**Отрывок текста**:
=-=-=-=-=
Опубликовано в журнале Новый Мир, номер 1, 2015
Боровиков Сергей Григорьевич — критик, эссеист. Родился в 1947 году в Саратове. С 1985 по 2000 год —
главный редактор саратовского журнала «Волга». Цикл «В русском жанре», продолжающийся на страницах
«Нового мира», «Знамени» и других журналов, выходил отдельными изданиями
(Саратов, 1999, М., 2003). Постоянный автор «Нового мира». Живет в Саратове.
Однажды я ходил по колено в деньгах. Чужих, разумеется.
91-й, 92-й, 93-й. Жажда книгоприобретательства,
издавна присущая нашим людям, вспыхнула с тем большей силой, что купить особо
было нечего. Началось вложение денег, и притом больших,
в книгоиздание.
Мы в «Волге» брали кредиты для того, чтобы купить
бумагу и издать книгу. Так,
выпустили первый роман Алексея Слаповского «Я — не я». Но, конечно, и серию «Библиотека приключенческого
романа» — Сальгари, Конан Дойл, Капитан Мариэтт и др. Серия для сбыта была обязательна — наш читатель
издавна любил ставить на полку ряд в одинаковых переплетах или обложках. Доходы шли на издание «Волги».
Но что наши жалкие кредиты и смехотворные доходы! Цены на бумагу взлетели, и было в ходу выражение — за
вагон бумаги можно получить вагон денег.
Однажды я по надобности приехал в издательство,
которое основал крупнейший в Саратове главк мелиорации. Ни одно ведомство в области не обладало такими
деньгами, как главк в эпоху лозунга «Мелиорация — дело всенародное!» Начальник главка был влиятельнее первого секретаря
обкома. Когда захотелось для его главка снести
красивейшее в городе здание Дворянского собрания с колонным залом, желание
всемогущего босса орошения было вмиг исполнено.
В 90-е мелиорации пришел конец, но денег было еще
много, и оборотистое руководство бросило их в книгоиздание. Руководить издательством стал М., которого я
знал по студенческим годам и о котором ничего не скажу, потому что хорошего о
нем не знаю.
=-=-=-=-=
**Задание 1**: Чей первый роман, судя по отрывку, выпустила «Волга» на взятые кредиты?
**Задание 2**: Повторите из отрывка всё, начиная со слов «Однажды я ходил» и до слов «получить вагон денег.» включительно.
Эти строки никак не связаны с отрывком выше.

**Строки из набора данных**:
=-=-=-=-=
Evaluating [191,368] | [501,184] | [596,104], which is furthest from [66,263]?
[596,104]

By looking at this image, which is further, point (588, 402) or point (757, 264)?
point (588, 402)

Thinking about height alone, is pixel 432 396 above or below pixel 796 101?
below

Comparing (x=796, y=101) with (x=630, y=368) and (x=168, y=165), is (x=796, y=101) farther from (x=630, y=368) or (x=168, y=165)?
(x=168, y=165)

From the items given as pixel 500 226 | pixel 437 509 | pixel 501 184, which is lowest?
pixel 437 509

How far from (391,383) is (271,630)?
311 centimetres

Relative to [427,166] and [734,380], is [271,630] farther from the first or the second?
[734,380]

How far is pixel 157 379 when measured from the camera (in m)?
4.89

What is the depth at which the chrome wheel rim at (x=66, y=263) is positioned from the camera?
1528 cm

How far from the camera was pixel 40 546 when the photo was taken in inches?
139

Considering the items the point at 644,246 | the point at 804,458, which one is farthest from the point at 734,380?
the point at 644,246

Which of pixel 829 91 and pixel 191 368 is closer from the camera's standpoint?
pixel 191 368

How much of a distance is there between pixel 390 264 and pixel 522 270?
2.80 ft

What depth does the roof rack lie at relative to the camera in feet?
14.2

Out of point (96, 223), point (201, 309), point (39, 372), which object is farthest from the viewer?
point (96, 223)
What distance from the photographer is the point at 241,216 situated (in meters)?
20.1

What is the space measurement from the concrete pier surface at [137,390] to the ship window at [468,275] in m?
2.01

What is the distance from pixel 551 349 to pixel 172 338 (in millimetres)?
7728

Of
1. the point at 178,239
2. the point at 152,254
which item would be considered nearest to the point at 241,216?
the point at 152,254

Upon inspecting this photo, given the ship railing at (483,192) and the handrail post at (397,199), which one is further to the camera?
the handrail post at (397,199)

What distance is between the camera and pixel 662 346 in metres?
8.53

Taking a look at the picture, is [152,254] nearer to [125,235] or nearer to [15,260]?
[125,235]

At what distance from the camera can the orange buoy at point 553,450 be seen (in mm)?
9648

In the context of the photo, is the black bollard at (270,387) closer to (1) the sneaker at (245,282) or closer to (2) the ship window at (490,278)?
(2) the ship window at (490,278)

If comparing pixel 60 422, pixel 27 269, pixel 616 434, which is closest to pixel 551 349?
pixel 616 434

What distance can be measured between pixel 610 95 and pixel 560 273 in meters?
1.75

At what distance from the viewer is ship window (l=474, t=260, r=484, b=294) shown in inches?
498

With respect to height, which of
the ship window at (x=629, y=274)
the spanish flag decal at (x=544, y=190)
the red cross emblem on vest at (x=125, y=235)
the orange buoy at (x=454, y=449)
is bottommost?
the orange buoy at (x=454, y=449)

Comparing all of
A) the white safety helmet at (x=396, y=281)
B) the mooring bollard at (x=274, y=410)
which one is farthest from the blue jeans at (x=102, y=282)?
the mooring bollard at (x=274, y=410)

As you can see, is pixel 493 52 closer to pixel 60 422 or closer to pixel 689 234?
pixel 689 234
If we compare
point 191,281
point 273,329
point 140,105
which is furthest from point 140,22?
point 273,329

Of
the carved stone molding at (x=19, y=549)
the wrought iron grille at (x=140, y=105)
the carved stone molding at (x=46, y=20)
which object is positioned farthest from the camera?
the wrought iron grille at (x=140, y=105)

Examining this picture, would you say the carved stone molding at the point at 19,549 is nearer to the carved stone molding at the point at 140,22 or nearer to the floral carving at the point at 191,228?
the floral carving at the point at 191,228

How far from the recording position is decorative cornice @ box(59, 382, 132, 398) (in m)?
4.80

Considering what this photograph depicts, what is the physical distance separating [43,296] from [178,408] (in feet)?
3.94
=-=-=-=-=
**Готовый ответ 1**: Первый роман Алексея Слаповского «Я — не я».

**Готовый ответ 2**:
Однажды я ходил по колено в деньгах. Чужих, разумеется.
91-й, 92-й, 93-й. Жажда книгоприобретательства,
издавна присущая нашим людям, вспыхнула с тем большей силой, что купить особо
было нечего. Началось вложение денег, и притом больших,
в книгоиздание.
Мы в «Волге» брали кредиты для того, чтобы купить
бумагу и издать книгу. Так,
выпустили первый роман Алексея Слаповского «Я — не я». Но, конечно, и серию «Библиотека приключенческого
романа» — Сальгари, Конан Дойл, Капитан Мариэтт и др. Серия для сбыта была обязательна — наш читатель
издавна любил ставить на полку ряд в одинаковых переплетах или обложках. Доходы шли на издание «Волги».
Но что наши жалкие кредиты и смехотворные доходы! Цены на бумагу взлетели, и было в ходу выражение — за
вагон бумаги можно получить вагон денег.